Oh Amilynn, that hit home with me too! I think we are both just months apart in our diagnosis and maybe in the same stage of processing and medicating. I had a good cry last week and a different version of the same thoughts emulated from me. I still require norco more often than I would like and my doctors are unconcerned about it as well. I finally talked myself into a predisone taper after my crying bout only because I didn’t want to disappoint my family for Christmas and had so much to do but could barely walk plus 2 more days of work. Sometimes it feels like everyday is a vicious cycle of pain and meds I hate taking. I was happy to take shots once a week at least that doesn’t require a daily reminder that that this uninvited guest resides in me. I hope once you acknowledge those frustions and actually get them out here you feel a little better! I just wanted you to know you are not alone and we will get to a better place eventually, we have so many great examples here and good people! Take care and Merry Christmas!
Merry Christmas Rachael! Yes, I had a good cry last week. It did feel good to get some of the anger out. My hubs was there to help and did an amazing job. Yes, I like the term"uninvited guest"! That's great.
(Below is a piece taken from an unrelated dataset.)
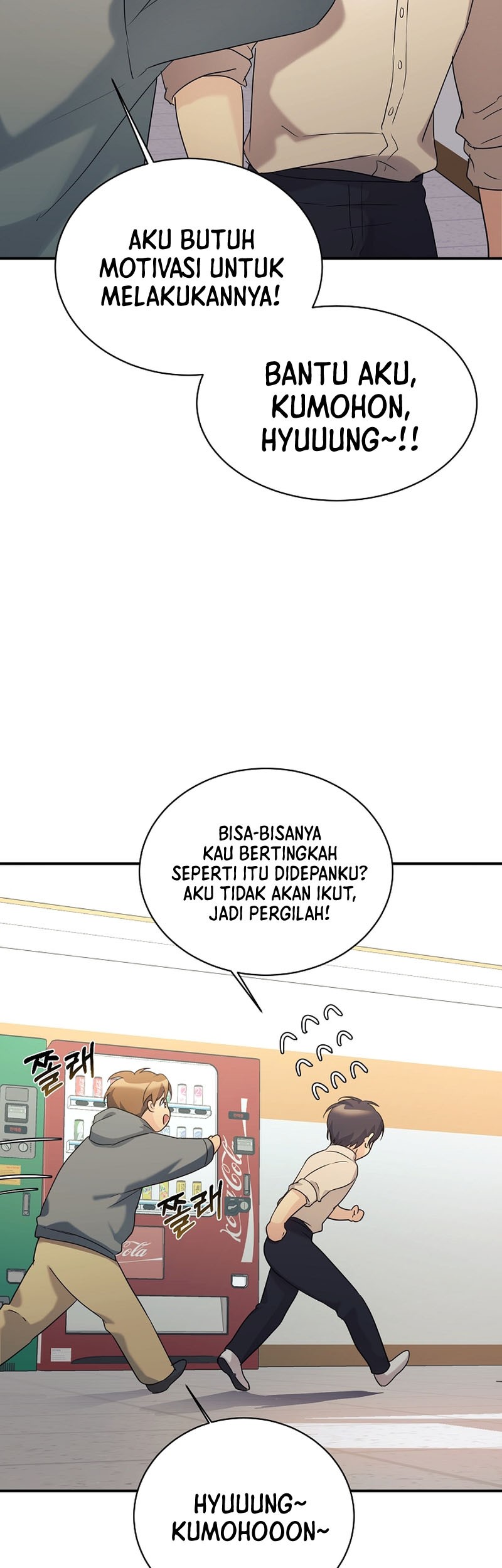 My Daughter Is a Dragon! Chapter 28 Gambar 16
I understand not wants to disappoint family at holiday times. My son wants to go out and do all the holiday kids things... I hate seeing his face when I say I can't go. I just try and make the big things. I still want to take him ice skating... but I might sit on the sidelines. I've never skated and don't want to risk falling... that would damage me. :)
I don't mean this to be flip at all, but is there something in the air?
I'm three years out from diagnosis--doing well (mostly) on Humira, got good news from the rheumy on Thursday--and Friday morning, I woke up as if I had never been medicated, pain down my arms to the point where I couldn't raise them to get dressed, right hip in serious pain down my leg, any sort of movement or readjusting (which I had to do a lot) HURT, fatigue from hell.
I.fell.apart.--tired of pain, couldn't take pain any more, stuck--fell.apart to the point where my husband came home from work because he was so concerned.
I have no idea how long I cried; I know he had to change his shirt. He held me until he finally got me into the recliner curled up in a flannel sheet, blanket, electric blanket, another one and three cats on top of me, drifting off to sleep (thanks to half a Tramadol) when he left 45 minutes later.
I had a nap Friday morning, another, longer one Friday afternoon, a 30 minute-r Friday evening and fell asleep when he started massaging my feet around 10:45 Friday evening. I know part of it was the Percocet I took at 10:15 (Tramadol helped but not enough so out came the big gun).
I HATE having to "give in" (in my opinion) and take pain meds. Three years after diagnosis and I'm beginning to realize I haven't totally accepted where I am. I have all of you fellow travelers--thank God--to help me continue on this journey of living, frustration and acceptance.
I wish we could have met under better circumstances than PsA, but I'm thankful for all of you keeping me sane, even on days like this past Friday.
Amielynn, I hope today finds you a bit better. Blessings of the season to all of you.
Sixcat. I hear you. That was my day a week ago. Just pain pill after pill and crying my eyes out. Maybe it's because the weather as changed? Who knows? I would wonder and what if to death with this disease! I hoe you are doing better sixcat. I wouldn't wish this disease on anyone......
I also HATE giving in. Hate feeling weak and dependent. I am also stubborn as hell. It's not a good combination.
Count me in this time. Just this last week I've been swearing even more than usual. And me with my 'high pain threshold' haha. Lack of vitamin D? Wonder how those in sunnier climes are doing these days.